Por
La Runfla de Rufianes
Los radicales son -como todos sabemos- un raza distinta de animales políticos. Ellos suelen ser gente bien, con título de Doctor (por lo general) y que usan traje día, tarde y noche. (Un amigo sastre me confesó que los radicales nacían con el traje puesto y les crecía a través de los años como una segunda piel. También me contó que hay algunas especies de UCRs que en el verano se les cae la corbata y allí suelen sentirse humanos; sensación incómoda que mengua cuando se ponen una camperita de descarne o se sientan en algún escritorio).
Allí me puse a sacar cuentas y tomé conciencia que usé traje solo dos veces en mi vida y me quedé pensando en cuantos placeres mundanos y políticos me he perdido por no ser radical.

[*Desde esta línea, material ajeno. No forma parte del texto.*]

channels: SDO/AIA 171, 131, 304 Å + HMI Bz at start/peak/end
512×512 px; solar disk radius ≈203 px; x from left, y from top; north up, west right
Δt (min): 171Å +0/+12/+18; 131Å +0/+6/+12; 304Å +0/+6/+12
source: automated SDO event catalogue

Está claro que el primero es no haber sido -y jamás poder aspirar ser- decano de alguna facultad o rector de una universidad. Un radical de ley en algún momento de su vida debe ser titular de cátedra, presidente de centro de estudiantes o conciliario docente, sino JAMÁS será visto como un igual por sus correligionarios y probablemente pasará por la vida política sin alcanzar jamás el estrellato tan soñado.
Evidentemente también me he perdido la inigualable experiencia de cantar la Marcha Radical (¿se llamará así?) y haber tenido en mis cuerdas vocales la rítmica poesía del "adelante radicales, adelante sin cesar". Aunque en este punto debo confesar que tampoco he tenido la fortuna de insuflar mi pecho con marcha alguna, ya que mi vida ha estado ligada a una organización sin más marchas que las que se construyen alrededor de las canciones de la tribuna dominguera.

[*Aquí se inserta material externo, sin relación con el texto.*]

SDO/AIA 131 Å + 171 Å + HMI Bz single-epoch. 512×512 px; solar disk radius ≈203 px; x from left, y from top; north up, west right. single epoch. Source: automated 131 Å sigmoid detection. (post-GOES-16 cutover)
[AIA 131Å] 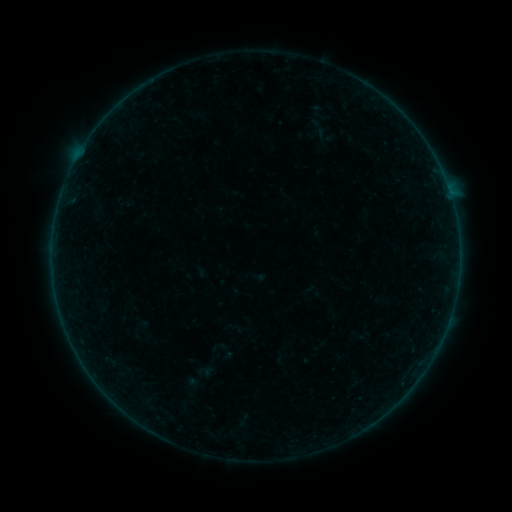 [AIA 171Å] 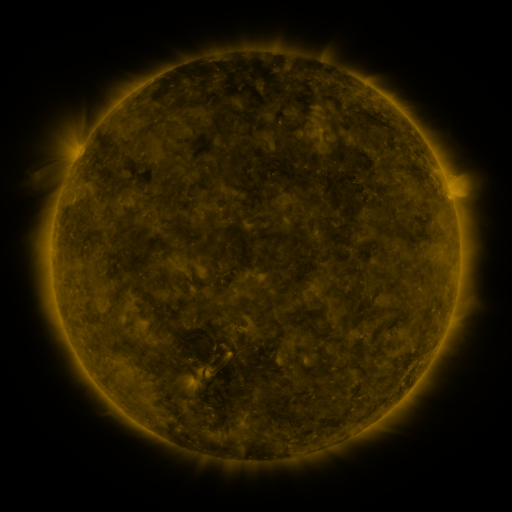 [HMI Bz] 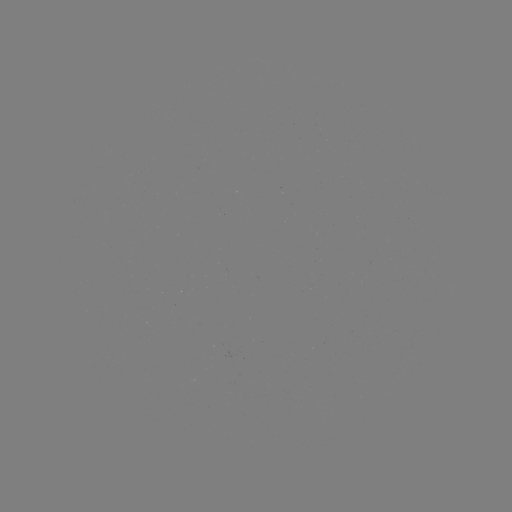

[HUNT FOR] sigmoid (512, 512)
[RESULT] (197, 379)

Tampoco he experimentado el extraño placer masoquista de copiar la oratoria de Angeloz, Alfonsín o De la Rúa. No he convocado a los argentinos a gestas milagrosas o a economías de guerra. No he tenido vocación de martir o de ciudadano ilustre. No he llenado mi boca con la austeridad de Illia y llenado mis bolsillos con la rapidez de Medina Allende.

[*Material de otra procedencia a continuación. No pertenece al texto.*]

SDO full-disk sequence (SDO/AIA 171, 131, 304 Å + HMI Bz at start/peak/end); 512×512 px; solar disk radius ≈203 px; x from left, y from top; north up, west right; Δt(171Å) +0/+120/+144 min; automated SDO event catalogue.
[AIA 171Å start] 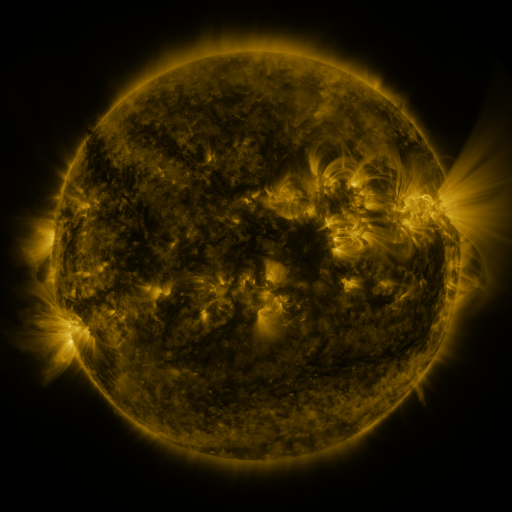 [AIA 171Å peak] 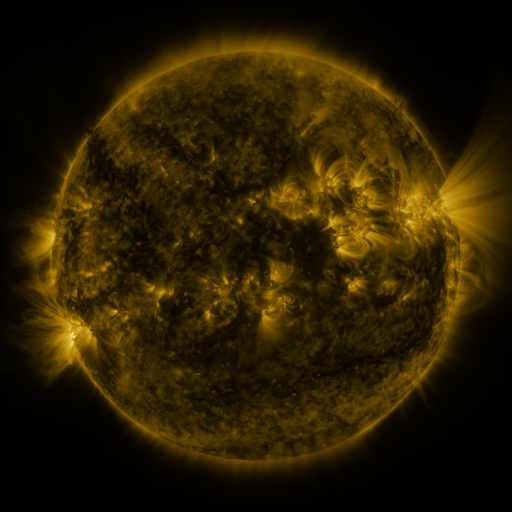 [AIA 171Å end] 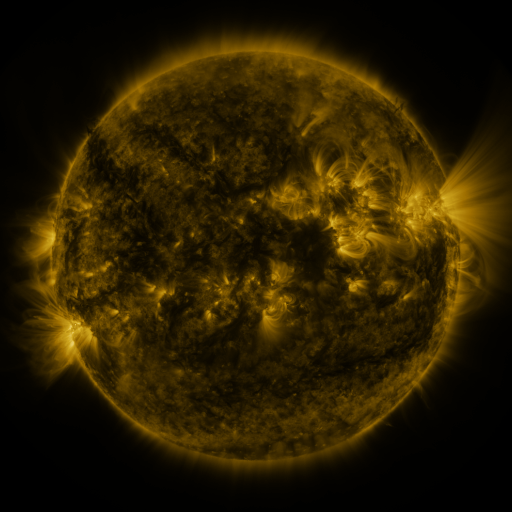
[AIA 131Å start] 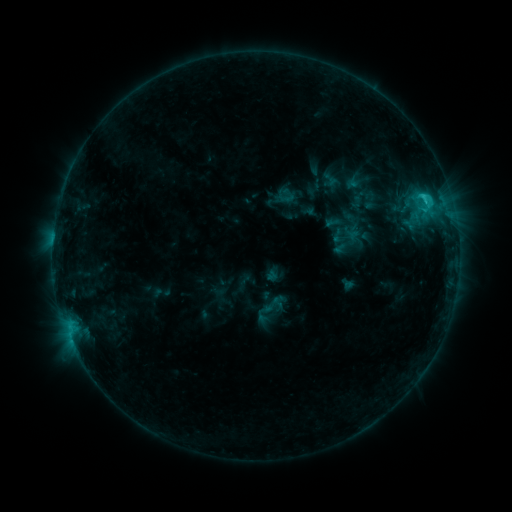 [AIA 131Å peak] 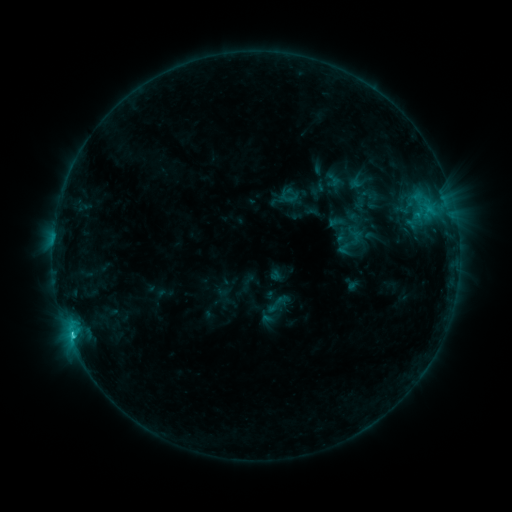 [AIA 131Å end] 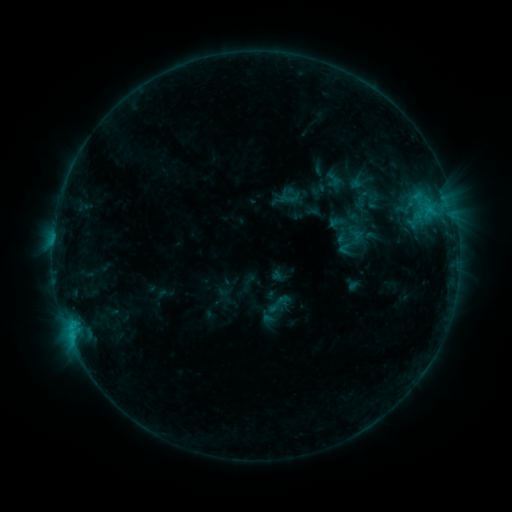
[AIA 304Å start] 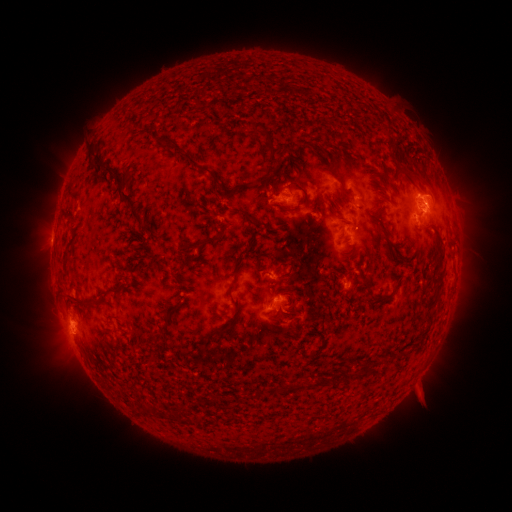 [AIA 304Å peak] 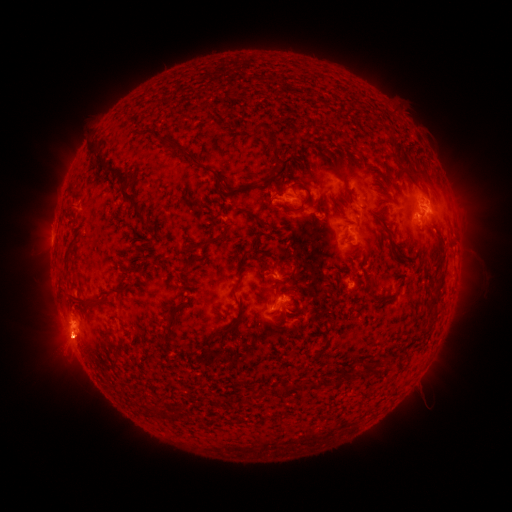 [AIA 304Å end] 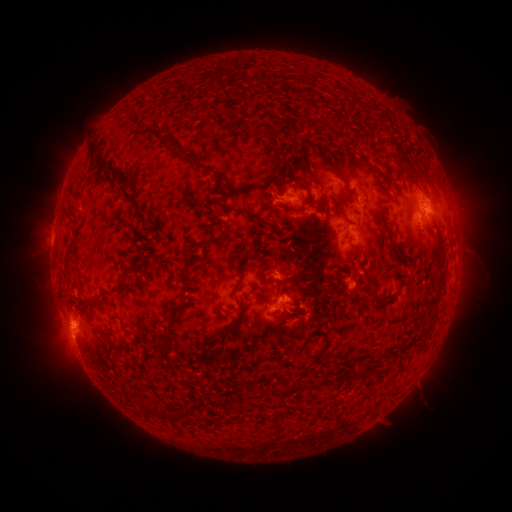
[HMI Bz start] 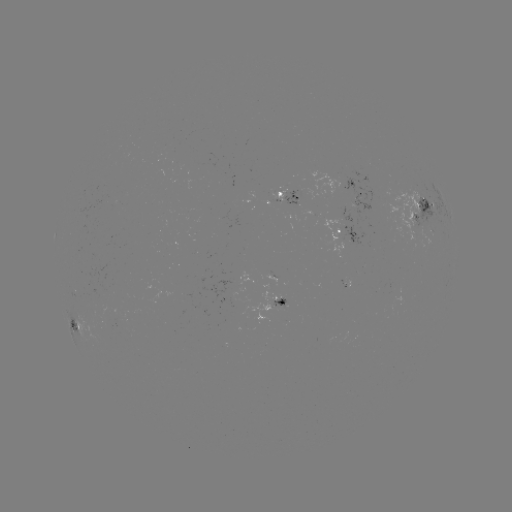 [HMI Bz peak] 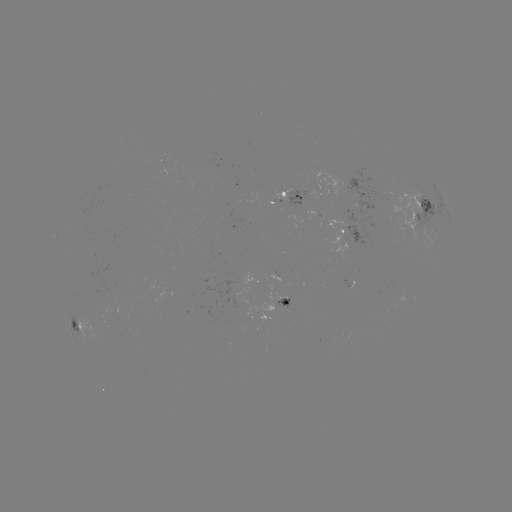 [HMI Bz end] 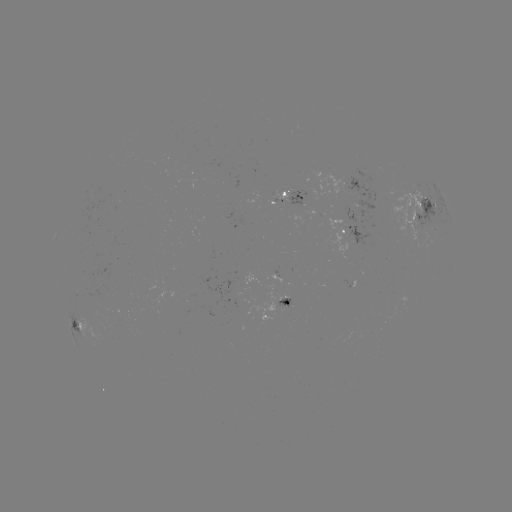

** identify emerging-flux region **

Jamás he hecho con éxito, el papel de "hombre atribulado" o de sujeto atrapado por las circunstancias para conseguir el aplauso de los giles y de los medios. Jamás en mi vida se me podría ocurrir en mi limitada cabeza meter en un mismo párrafo la ley de hidrocarburos y la de los vinos espumantes, para justificar mi volubilidad y oportunismo. Pero no me caben dudas que cuando se consigue el éxito buscado, se debe sentir un placer especial, el mismo que inunda a un actor, cuando logra que su platea se conmueva frente a una ficción.
No soy, como los radicales por definición, un hombre probo, ni aparento serlo. Y eso, por suerte, me salva de entender a un tipo como Cobos.